The absolute best GPU appears to be the US $2200 24 GB RTX 4090 (Top GPU in 2023 / 2024 or until the 4090 Ti / Titan release).

  • It should smoke even the A100 assuming inference workloads that fit within 24 GB.
  • It will max out just fine on PCIe Gen 3.0 x16 (16 GT/s) slots with only a 5 Δ% performance drop compared to PCIe Gen 4.0 (32 GT/s) and a negligible Δ% vs PCie Gen 5. Useful for selecting the motherboard, meaning even older HEDT chipsets like X99 (40x PCIe lanes) will work.
  • Driving more than two 4090s in a system will draw significant power and three might be the limit before liquid cooling is required.
  • 4 - 6x 4090s can be driven in custom desktop and 2U rackmount chassis (dual-socket Epyc 1+TB RDIMM) which ship with 4x 2400W redundant power supplies.
  • Workloads are sensitive to VRAM and I assume are using only FP16, please correct me if I am wrong.

This is not a post that covers benchmarks in detail, I found the results similar to Tom’s Hardware.


Also see GPU Benchmarks for Deep Learning | Lambda

Seems dual any work is out, and fractional workloads aren’t supported on the consumer GPUs.
We need a benchmark tool, that internally categorises these GPUs by capability (Generation?) first, then performance.

Any Turing GPU can be a starting point (with patience), but dual air-cooled 3090 / 4090 rigs should be the sweet spot?

Practical low end, pool entry-level: 2080 Ti 11 GB < 3060 Ti 12GB
Orchestrator grade: 3080 12 GB < 4080 16 GB < 3090 24 GB < 4090 24 GB

Which GPUs would you deploy?

  • RTX 2080 Ti 11 GB
  • RTX 3060 Ti 12 GB
  • RTX 3080 12 GB
  • RTX 3080 Ti 12 GB
  • RTX 3090 24 GB
  • RTX 3090 Ti 24 GB
  • RTX 4070 Ti 12 GB
  • RTX 4080 16 GB
  • RTX 4090 24 GB
  • Other
0 voters
4 Likes

For me it would depend, the capex on getting 3090’s, 3090Ti’s or 4090’s is a tad high, so it would really depend on how quickly that investment pays off. So for now 4080’s seem like the best value option to me even though it has a bit less VRAM

2 Likes

What about a card like the A6000 or A6000 ADA ? They would have much more VRAM available, but are also slower and a lot more expensive. Would there be any value in such a card or would multiple 4090’s simply be a more efficient choice?

EDIT:
I’ve asked about this during the last treasury chat, I’ll dump the convo:

Marco | captain-stronk.eth — 2024/01/03, 18:26:08
@Lazydayz137 is there an gpu you would consider ‘optimal’?

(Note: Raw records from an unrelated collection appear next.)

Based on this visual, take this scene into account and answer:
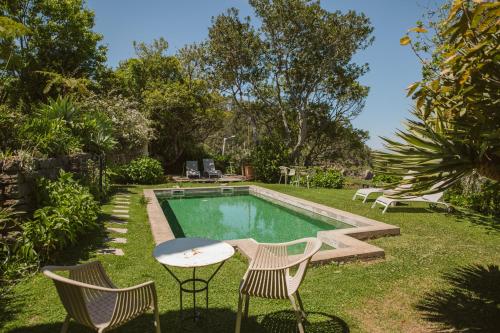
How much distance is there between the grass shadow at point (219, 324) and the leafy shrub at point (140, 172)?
11.4 m

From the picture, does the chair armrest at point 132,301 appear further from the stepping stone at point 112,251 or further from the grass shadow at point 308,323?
the stepping stone at point 112,251

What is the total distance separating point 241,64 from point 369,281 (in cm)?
1513

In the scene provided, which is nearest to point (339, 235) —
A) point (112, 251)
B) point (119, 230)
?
point (112, 251)

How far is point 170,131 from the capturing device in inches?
747

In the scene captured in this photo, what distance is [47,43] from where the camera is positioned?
54.2 feet

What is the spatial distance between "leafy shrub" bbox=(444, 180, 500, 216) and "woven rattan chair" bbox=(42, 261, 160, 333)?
25.1ft

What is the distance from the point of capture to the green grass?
321 centimetres

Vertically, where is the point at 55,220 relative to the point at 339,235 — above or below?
above

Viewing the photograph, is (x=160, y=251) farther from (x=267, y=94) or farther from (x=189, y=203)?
(x=267, y=94)

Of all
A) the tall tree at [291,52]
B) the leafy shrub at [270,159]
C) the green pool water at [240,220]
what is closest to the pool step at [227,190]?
the green pool water at [240,220]

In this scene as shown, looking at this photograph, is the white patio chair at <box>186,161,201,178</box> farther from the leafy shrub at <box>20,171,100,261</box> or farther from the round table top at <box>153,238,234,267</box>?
the round table top at <box>153,238,234,267</box>

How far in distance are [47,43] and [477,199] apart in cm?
1905

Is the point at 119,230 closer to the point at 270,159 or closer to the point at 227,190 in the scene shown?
the point at 227,190

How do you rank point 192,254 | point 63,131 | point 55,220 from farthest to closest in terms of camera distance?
1. point 63,131
2. point 55,220
3. point 192,254
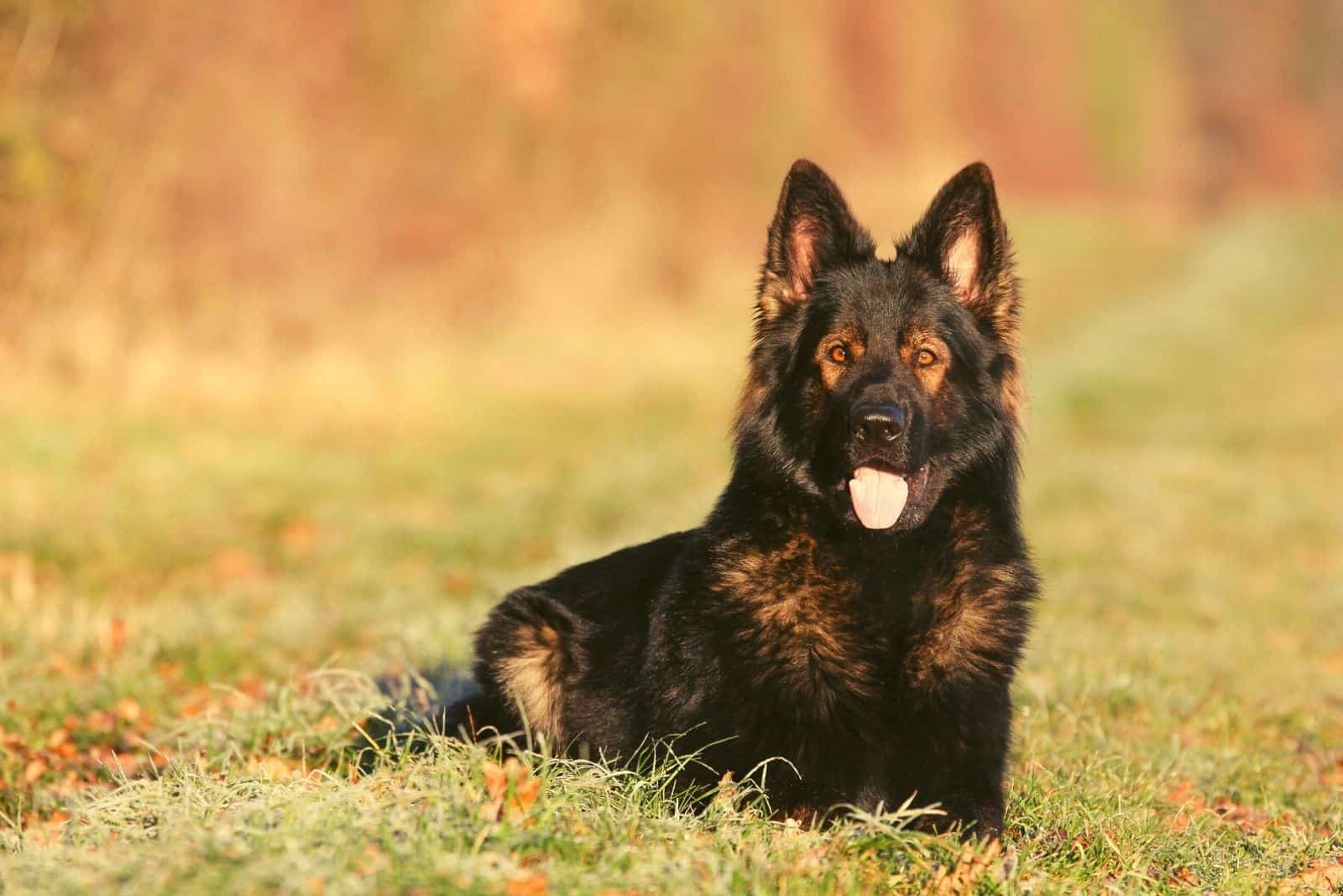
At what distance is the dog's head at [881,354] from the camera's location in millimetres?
4211

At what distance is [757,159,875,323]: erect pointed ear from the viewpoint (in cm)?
461

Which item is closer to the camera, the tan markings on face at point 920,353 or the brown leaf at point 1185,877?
the brown leaf at point 1185,877

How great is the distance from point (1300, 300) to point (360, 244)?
2574 centimetres

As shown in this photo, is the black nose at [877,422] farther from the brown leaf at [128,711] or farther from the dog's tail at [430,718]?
the brown leaf at [128,711]

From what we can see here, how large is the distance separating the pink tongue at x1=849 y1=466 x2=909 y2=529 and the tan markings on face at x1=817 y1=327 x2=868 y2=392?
35 centimetres

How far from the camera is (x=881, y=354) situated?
172 inches

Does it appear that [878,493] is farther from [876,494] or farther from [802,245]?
[802,245]

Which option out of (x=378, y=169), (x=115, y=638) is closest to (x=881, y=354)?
(x=115, y=638)

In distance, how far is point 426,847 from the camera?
3.14 meters

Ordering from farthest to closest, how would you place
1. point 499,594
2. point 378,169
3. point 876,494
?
point 378,169
point 499,594
point 876,494

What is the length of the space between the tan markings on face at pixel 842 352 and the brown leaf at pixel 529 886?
76.8 inches

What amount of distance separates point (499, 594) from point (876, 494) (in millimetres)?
3719

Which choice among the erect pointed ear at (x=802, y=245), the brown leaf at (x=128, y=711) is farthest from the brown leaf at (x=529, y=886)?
the brown leaf at (x=128, y=711)

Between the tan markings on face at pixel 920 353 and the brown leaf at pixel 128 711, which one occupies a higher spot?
the tan markings on face at pixel 920 353
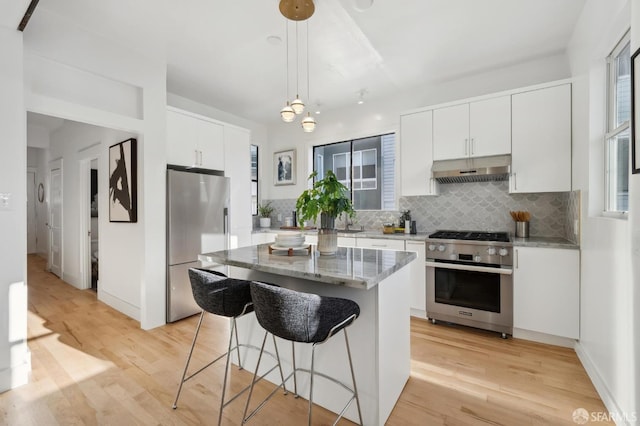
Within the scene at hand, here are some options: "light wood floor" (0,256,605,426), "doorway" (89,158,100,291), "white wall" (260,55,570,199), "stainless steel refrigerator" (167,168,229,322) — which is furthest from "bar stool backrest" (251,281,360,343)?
"doorway" (89,158,100,291)

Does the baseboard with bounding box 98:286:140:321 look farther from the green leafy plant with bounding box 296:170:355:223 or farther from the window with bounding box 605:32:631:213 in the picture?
the window with bounding box 605:32:631:213

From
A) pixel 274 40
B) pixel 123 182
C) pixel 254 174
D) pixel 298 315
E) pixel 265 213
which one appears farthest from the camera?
pixel 254 174

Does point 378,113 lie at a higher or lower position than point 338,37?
lower

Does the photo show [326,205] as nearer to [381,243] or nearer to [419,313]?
[381,243]

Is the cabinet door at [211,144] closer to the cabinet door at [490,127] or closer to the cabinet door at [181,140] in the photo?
the cabinet door at [181,140]

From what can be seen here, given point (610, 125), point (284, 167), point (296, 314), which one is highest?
point (284, 167)

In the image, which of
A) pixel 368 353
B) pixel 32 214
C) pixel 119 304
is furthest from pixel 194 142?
pixel 32 214

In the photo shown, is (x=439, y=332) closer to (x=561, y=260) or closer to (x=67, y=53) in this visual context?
(x=561, y=260)

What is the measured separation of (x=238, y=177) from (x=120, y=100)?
1612 millimetres

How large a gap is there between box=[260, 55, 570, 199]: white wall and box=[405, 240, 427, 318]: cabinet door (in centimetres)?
176

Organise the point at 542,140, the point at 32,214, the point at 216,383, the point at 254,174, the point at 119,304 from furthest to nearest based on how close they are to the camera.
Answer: the point at 32,214
the point at 254,174
the point at 119,304
the point at 542,140
the point at 216,383

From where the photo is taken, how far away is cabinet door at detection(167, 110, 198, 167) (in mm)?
3301

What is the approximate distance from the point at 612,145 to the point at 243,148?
3.88m

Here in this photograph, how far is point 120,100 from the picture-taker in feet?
9.64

Lazydayz137 — 2024/01/03, 18:26:38
24gb ram…3090 Best Buy if not sending to data center and you can run consumer.

Marco | captain-stronk.eth — 2024/01/03, 18:28:07
is there a merit to looking into cards like A6000? or better to get multiple 4090 or 3090’s ?

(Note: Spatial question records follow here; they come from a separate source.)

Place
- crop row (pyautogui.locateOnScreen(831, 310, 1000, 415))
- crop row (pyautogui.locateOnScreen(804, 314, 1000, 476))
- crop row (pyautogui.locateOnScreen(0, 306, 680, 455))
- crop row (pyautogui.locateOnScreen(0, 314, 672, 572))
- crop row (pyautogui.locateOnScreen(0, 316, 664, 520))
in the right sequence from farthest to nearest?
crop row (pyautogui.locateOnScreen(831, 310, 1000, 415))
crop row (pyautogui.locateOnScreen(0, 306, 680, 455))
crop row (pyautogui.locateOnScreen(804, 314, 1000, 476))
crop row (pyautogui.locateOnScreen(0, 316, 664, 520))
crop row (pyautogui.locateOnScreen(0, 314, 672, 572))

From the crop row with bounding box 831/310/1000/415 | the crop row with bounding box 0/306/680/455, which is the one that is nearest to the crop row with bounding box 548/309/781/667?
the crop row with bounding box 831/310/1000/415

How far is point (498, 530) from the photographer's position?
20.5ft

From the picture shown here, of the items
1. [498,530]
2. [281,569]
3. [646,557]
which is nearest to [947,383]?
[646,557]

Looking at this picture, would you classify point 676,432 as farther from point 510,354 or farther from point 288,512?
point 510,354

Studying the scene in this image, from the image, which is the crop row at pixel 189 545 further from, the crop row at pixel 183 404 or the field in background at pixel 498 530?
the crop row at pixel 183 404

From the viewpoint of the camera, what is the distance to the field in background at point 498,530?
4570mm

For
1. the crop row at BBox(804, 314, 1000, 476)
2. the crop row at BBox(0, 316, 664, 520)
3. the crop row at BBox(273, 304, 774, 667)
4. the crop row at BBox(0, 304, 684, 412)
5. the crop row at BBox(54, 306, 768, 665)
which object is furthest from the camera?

Lazydayz137 — 2024/01/03, 18:53:25
If in data center want a500 or 6000

Lazydayz137 2024/01/03, 18:53:59
3090 best bang for buck and that 25 holds 7b models to train at like 16gp or something that makes it magic

Lazydayz137 — 2024/01/03, 18:54:21
But I’m trying to spread o we and see what workloads can be distributed amongst gpu’s like already on network

2 Likes

Maybe the 4070 ti Super with 16 giga VRAM could be a nice option for the beginning ?

image

I’m also wondering about the importance of the CPU and RAM in this type of configuration.